§ Task A
From the cooking blog page, list every number the text gives, whether it is written as a numeral or spelled out as a word.
§ Task B
Reproduce the part of the cooking blog page from the words "Off the Galley Mike" up to and including the words "ones at home.".

§ Reading passage
Off the Galley Mike
Mike — Off The Galley
Six years as a Navy cook on submarines and destroyers, feeding 130 sailors from a galley the size of your bathroom. Now I cook the same big-flavor, no-nonsense food for my family of four — and share every recipe here. No culinary school. No fancy plating. Just real food that works, tested on the toughest critics afloat and the pickiest ones at home.
Dry Rub Chicken Wings — All Flavor in the Rub, Zero Sticky Fingers
All the flavor is in the rub. Crispy skin, no sticky fingers. Sauce wings get all the attention, but dry rub wings are the stealth favorite at every wing night. They’re crispy from edge to edge, the spice flavor hits immediately instead of being buried under sauce, and you can eat them without needing a stack of napkins. Once you try properly seasoned dry rub wings, you’ll understand why so many wing spots list them as their number one seller.

§ Dataset content

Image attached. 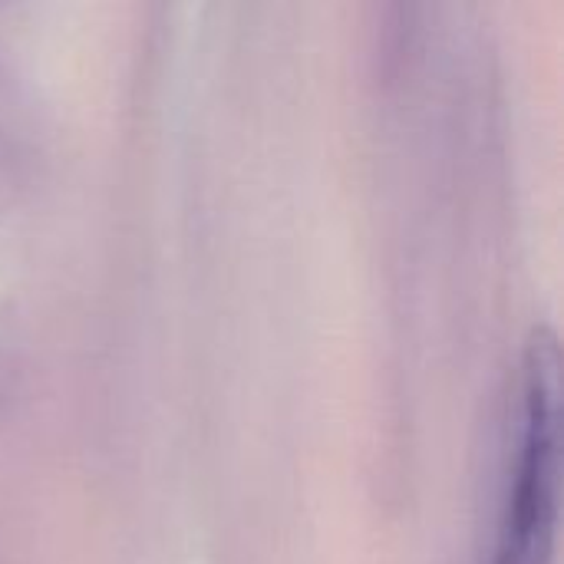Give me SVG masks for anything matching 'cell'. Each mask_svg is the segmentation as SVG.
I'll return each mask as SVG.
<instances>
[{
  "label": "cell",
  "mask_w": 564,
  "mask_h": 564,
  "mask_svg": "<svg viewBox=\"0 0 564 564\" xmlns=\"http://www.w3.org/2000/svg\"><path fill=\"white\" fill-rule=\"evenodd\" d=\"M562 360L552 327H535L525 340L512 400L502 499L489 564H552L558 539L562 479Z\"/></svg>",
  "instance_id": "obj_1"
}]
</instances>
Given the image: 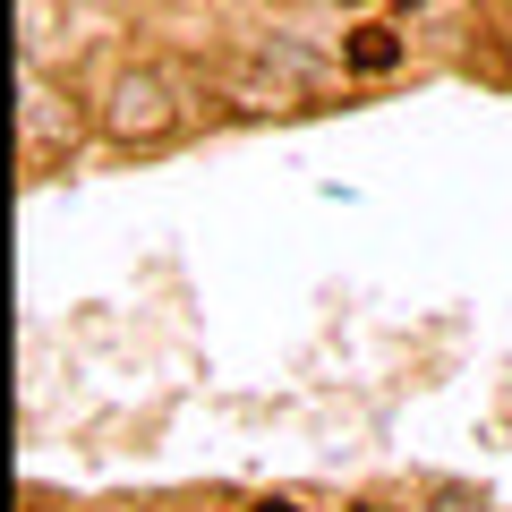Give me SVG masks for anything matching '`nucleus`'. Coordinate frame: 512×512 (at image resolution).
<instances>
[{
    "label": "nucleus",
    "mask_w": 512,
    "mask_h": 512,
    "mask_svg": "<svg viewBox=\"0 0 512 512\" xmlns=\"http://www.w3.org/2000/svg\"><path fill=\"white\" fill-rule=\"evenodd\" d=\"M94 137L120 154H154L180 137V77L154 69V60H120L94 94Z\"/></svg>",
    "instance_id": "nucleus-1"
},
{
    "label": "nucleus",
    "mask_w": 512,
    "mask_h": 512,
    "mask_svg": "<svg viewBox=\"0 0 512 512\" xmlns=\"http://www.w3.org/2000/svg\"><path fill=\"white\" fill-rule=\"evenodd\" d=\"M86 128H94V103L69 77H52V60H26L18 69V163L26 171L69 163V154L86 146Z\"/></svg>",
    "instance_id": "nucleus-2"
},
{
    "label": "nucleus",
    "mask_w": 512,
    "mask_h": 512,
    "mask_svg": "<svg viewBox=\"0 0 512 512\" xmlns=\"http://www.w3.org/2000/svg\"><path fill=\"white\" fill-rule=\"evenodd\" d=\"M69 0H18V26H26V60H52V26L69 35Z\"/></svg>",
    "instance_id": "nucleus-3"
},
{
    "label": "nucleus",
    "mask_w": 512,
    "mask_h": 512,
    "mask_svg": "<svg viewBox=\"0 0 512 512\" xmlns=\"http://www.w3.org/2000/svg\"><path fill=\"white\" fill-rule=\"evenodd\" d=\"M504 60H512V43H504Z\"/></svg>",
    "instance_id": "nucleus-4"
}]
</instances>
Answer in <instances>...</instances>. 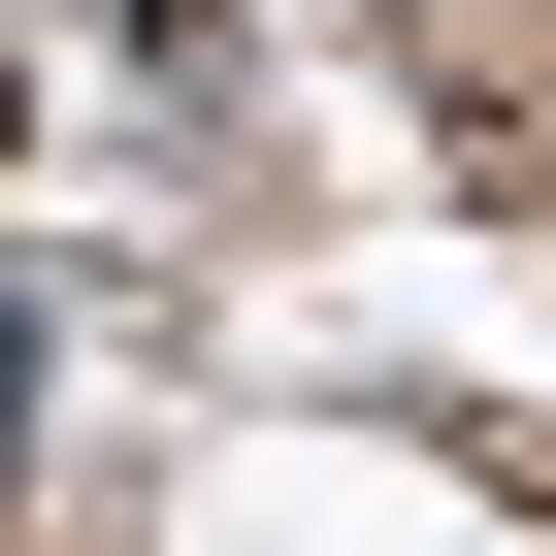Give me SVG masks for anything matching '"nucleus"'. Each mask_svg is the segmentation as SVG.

§ Answer A
Six, 130, four, Zero, one

§ Answer B
Off the Galley Mike
Mike — Off The Galley
Six years as a Navy cook on submarines and destroyers, feeding 130 sailors from a galley the size of your bathroom. Now I cook the same big-flavor, no-nonsense food for my family of four — and share every recipe here. No culinary school. No fancy plating. Just real food that works, tested on the toughest critics afloat and the pickiest ones at home.